Er schaut auf die Uhr. Es wird höchste Zeit, zur Wiese hinunterzugehen. Yrla, denkt er, und ihr Name kitzelt in seiner Brust, daß ihm kalt und warm zugleich wird. Da steckt Mama den Kopf ins Zimmer.

»Hast du alles?« fragt sie und guckt, als müßte Didrik verstehen, was sie meint.

»Was?« fragt er und schaut sie dumm an.

»Wir wollen gleich losfahren.«

Mama verschwindet wieder. Vor Didriks Augen dreht sich alles. Losfahren? Wir wollen losfahren? Wohin wollen wir losfahren?

»Losfahren???« ruft er hinter ihr her.

»Wir machen doch heute einen Ausflug, hast du das vergessen?«

Didrik bleibt fast das Herz stehen. »Wann kommen wir wieder zurück?« fragt er.

»Irgendwann am Abend. Nun beeil dich!«

Didrik verstummt. Im Spiegel sieht er ein bleiches Gesicht mit Augen, die wild aus ihren Höhlen hervorstarren. Das geht nicht! Er kann nicht den ganzen Tag wegbleiben! Yrla könnte in dieser Zeit verschwinden – für immer!
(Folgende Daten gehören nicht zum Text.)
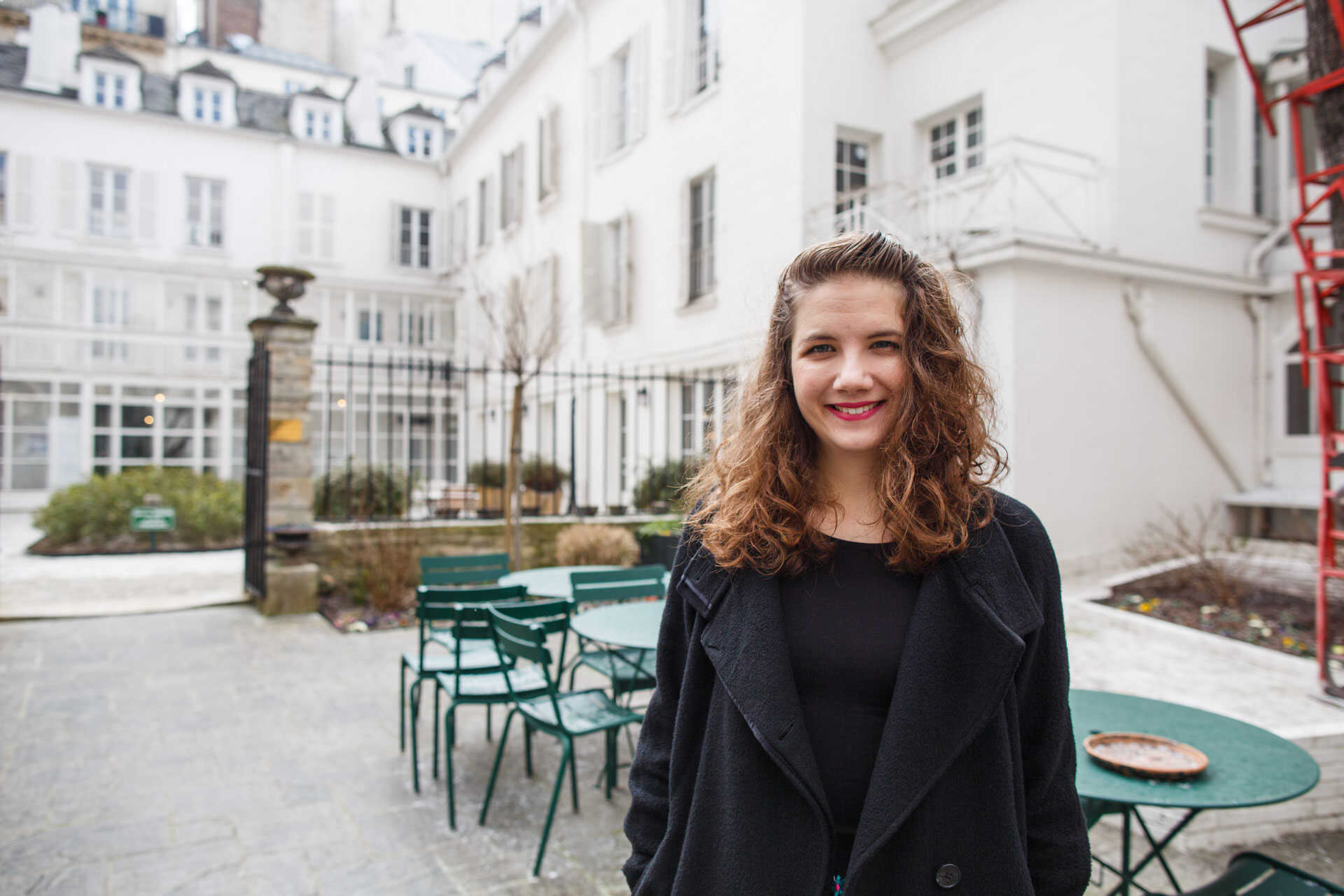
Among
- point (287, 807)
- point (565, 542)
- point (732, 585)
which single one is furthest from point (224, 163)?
point (732, 585)

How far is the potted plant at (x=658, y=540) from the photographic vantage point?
8336mm

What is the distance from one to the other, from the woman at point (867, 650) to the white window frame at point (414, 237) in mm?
21131

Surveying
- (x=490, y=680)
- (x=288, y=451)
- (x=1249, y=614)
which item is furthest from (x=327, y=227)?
Result: (x=1249, y=614)

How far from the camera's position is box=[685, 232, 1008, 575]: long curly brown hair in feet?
4.32

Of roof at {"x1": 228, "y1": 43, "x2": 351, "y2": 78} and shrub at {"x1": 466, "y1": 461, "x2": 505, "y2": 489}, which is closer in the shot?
shrub at {"x1": 466, "y1": 461, "x2": 505, "y2": 489}

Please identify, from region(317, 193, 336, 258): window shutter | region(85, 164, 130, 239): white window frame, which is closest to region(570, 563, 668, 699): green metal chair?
region(317, 193, 336, 258): window shutter

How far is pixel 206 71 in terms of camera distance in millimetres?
19953

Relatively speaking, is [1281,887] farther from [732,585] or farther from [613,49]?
[613,49]

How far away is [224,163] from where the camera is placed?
19.4 meters

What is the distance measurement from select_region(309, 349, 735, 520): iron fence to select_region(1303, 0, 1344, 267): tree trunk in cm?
393

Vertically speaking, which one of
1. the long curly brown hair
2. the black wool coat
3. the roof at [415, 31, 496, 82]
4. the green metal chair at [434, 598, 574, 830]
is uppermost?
the roof at [415, 31, 496, 82]

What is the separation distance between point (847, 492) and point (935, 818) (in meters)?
0.50

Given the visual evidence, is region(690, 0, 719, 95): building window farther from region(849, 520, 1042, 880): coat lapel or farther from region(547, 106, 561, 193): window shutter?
region(849, 520, 1042, 880): coat lapel

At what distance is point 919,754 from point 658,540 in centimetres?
740
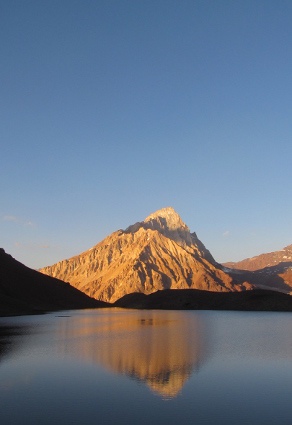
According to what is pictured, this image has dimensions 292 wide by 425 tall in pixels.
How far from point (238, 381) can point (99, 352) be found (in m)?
20.7

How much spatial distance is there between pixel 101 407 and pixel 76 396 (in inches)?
130

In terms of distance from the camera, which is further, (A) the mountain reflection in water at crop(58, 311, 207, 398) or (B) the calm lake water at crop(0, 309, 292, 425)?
(A) the mountain reflection in water at crop(58, 311, 207, 398)

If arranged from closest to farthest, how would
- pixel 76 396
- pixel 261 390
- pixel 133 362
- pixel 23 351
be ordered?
pixel 76 396
pixel 261 390
pixel 133 362
pixel 23 351

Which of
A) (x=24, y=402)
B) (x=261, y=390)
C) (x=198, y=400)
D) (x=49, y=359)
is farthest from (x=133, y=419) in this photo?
(x=49, y=359)

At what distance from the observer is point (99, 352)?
49469 millimetres

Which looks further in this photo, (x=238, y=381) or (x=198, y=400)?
(x=238, y=381)

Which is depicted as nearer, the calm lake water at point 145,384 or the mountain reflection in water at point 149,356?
the calm lake water at point 145,384

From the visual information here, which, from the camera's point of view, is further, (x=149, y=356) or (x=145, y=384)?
(x=149, y=356)

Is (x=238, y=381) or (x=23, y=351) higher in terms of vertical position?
(x=23, y=351)

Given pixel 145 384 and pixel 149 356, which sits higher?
pixel 149 356

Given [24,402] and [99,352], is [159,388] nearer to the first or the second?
[24,402]


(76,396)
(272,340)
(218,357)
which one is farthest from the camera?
(272,340)

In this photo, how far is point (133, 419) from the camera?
22.6 meters

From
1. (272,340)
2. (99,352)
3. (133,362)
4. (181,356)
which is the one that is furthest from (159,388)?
(272,340)
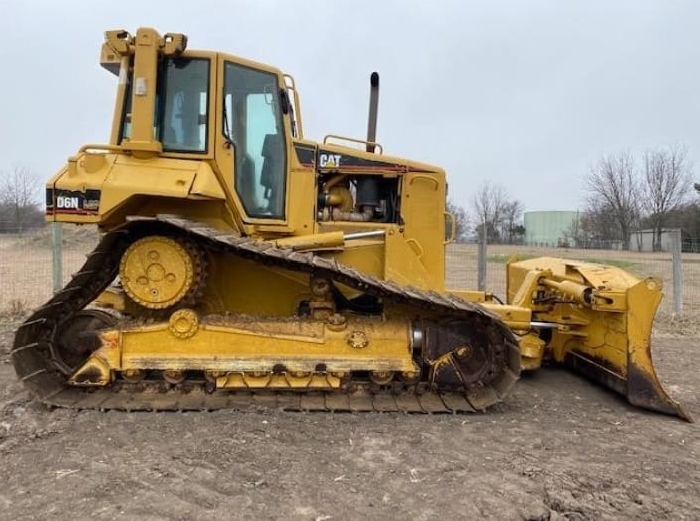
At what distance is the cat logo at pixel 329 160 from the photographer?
523 cm

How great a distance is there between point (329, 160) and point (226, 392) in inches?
88.8

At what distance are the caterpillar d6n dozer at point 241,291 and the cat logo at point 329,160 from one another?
0.01 m

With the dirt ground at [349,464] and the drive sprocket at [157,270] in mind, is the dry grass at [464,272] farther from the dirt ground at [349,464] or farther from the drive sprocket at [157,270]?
the drive sprocket at [157,270]

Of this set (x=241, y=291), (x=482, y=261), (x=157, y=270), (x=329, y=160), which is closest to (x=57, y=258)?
(x=241, y=291)

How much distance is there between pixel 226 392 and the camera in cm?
468

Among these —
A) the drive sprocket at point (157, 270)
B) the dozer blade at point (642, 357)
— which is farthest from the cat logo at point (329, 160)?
the dozer blade at point (642, 357)

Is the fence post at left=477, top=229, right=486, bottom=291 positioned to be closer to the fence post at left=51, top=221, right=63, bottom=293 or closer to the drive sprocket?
the drive sprocket

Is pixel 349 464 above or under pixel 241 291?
under

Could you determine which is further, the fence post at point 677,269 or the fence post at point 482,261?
the fence post at point 677,269

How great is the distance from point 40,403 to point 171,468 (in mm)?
1777

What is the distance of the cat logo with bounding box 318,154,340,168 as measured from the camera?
523cm

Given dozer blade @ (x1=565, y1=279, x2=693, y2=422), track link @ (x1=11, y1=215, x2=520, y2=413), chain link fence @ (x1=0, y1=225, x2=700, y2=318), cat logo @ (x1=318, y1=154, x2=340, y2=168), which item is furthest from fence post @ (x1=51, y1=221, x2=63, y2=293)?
dozer blade @ (x1=565, y1=279, x2=693, y2=422)

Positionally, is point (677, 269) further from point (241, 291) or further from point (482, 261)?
point (241, 291)

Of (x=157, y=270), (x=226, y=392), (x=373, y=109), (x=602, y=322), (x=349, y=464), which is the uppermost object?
(x=373, y=109)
Papa, Mama und Ebba stehen inzwischen in der Küche und packen den Ausflugskorb. Papa putzt sein Fernglas, Mama zählt Geld, und Ebba nascht an einem Hefebrötchen. Die Sonne scheint durchs Fenster, und die Stimmung ist vergnügt. Die Familie wird den ganzen Tag Zusammensein, ohne sich um die Zeit kümmern zu müssen. Papa redet munter drauflos: »Ich werde mal meine Kamera mitnehmen, und dieses Mal werde ich nicht den Film vergessen, und vielleicht sollten wir Badezeug mitnehmen, was hältst du davon, Lena? Denk dir nur, vielleicht können wir baden!«

In diesem Moment stürzt Didrik in die Küche. Er rollt mit den Augen, keucht und läßt die Zunge heraushängen wie ein kranker Hund. Dann läuft er genau gegen den Küchentisch, so als wäre er blind.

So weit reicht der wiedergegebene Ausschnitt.